Apellis Pharmaceuticals and Sobi have announced positive results from their Phase 3 VALIANT study, evaluating systemic pegcetacoplan in patients with C3 glomerulopathy (C3G) and primary immune complex membranoproliferative glomerulonephritis (IC-MPGN), rare and debilitating kidney diseases. The findings were presented at the American Society of Nephrology Kidney Week.
Significant Proteinuria Reduction
The study demonstrated a statistically significant 68.1% reduction in proteinuria in pegcetacoplan-treated patients compared to placebo at Week 26, in addition to standard of care. This reduction was observed as early as Week 4 and sustained throughout the six-month treatment period. The consistent reduction across various patient subgroups, including adolescent and adult patients, C3G and IC-MPGN patients, and those with native and post-transplant kidneys, underscores the broad applicability of the treatment.
Stabilization of Kidney Function
Patients treated with pegcetacoplan exhibited stabilization of estimated glomerular filtration rate (eGFR), a critical measure of kidney function. The difference between the pegcetacoplan group and the placebo group was +6.3mL/min/1.73m2 over six months, indicating a preservation of kidney function with pegcetacoplan treatment.
Reduction in C3c Deposits
A substantial proportion of patients treated with pegcetacoplan showed a reduction in C3c staining intensity. Excessive C3c deposits are a key indicator of disease activity, contributing to kidney inflammation, damage, and eventual failure. Notably, 74.3% of patients in the pegcetacoplan group achieved a reduction in C3c staining intensity by two or more orders of magnitude from baseline, compared to only 11.8% in the placebo group. Furthermore, 71.4% of pegcetacoplan-treated patients achieved zero C3c staining intensity, demonstrating complete clearance of C3c deposits.
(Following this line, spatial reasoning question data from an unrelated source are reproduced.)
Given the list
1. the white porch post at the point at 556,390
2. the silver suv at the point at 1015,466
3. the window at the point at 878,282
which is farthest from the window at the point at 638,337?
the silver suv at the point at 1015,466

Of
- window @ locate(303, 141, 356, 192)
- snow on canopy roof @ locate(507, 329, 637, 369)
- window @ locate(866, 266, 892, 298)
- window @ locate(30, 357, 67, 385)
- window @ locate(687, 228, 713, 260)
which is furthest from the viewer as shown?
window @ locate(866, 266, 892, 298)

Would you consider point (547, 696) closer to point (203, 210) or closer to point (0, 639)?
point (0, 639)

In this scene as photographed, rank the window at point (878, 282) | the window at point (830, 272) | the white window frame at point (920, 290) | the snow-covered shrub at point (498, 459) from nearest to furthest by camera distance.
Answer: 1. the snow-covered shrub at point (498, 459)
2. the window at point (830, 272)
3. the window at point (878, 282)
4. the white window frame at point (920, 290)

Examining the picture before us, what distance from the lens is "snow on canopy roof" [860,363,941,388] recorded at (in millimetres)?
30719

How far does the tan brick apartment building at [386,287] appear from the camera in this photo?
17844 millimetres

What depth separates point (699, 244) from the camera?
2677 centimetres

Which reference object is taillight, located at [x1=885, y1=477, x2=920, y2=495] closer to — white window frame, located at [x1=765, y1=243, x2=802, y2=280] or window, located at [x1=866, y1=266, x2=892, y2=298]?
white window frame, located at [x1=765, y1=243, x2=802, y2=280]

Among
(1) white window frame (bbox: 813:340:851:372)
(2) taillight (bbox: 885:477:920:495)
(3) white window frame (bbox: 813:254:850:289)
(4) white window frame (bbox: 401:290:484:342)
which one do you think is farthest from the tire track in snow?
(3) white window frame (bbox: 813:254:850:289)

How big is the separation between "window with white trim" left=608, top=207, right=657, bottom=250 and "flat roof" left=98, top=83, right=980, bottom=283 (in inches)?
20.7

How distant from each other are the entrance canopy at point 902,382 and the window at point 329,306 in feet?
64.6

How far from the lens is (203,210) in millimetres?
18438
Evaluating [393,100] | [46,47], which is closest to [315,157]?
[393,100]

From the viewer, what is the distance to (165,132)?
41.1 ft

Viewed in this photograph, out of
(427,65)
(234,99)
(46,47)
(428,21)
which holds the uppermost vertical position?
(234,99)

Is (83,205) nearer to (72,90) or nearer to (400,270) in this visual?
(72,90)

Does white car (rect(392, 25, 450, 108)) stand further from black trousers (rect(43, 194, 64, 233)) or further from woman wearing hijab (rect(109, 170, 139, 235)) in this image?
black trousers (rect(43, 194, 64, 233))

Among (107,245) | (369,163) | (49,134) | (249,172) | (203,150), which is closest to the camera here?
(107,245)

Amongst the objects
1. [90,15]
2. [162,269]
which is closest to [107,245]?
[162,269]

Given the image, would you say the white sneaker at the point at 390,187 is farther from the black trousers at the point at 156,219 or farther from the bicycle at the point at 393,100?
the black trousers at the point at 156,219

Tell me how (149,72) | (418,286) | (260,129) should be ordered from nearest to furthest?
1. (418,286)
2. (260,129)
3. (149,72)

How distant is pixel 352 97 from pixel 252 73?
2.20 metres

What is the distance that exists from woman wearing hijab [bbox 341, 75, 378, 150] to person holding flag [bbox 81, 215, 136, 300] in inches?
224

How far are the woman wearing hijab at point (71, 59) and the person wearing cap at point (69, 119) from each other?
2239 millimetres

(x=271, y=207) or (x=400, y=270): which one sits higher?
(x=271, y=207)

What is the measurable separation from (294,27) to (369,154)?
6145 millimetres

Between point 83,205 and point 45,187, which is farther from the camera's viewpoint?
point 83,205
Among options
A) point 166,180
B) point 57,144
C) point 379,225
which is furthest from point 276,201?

Secondary Endpoints and Safety Profile
Pegcetacoplan also achieved statistical significance on key secondary endpoints, including a composite renal endpoint combining proteinuria reduction and eGFR stabilization, and proteinuria reduction of at least 50% compared to baseline. The treatment also showed a numerical improvement in the C3G histologic index activity score. During the 26-week treatment period, pegcetacoplan demonstrated a favorable safety and tolerability profile, consistent with its established safety record. Rates of treatment-emergent adverse events, serious adverse events, severe adverse events, and adverse events leading to study discontinuation were similar between the pegcetacoplan and placebo groups. Importantly, there were no cases of meningococcal meningitis or serious infections attributed to encapsulated bacteria.
Regulatory Plans
All patients who completed the VALIANT study have now enrolled in the VALE long-term extension study. Apellis plans to submit a supplemental new drug application to the U.S. Food and Drug Administration in early 2025. Sobi plans to submit a marketing application with the European Medicines Agency in 2025.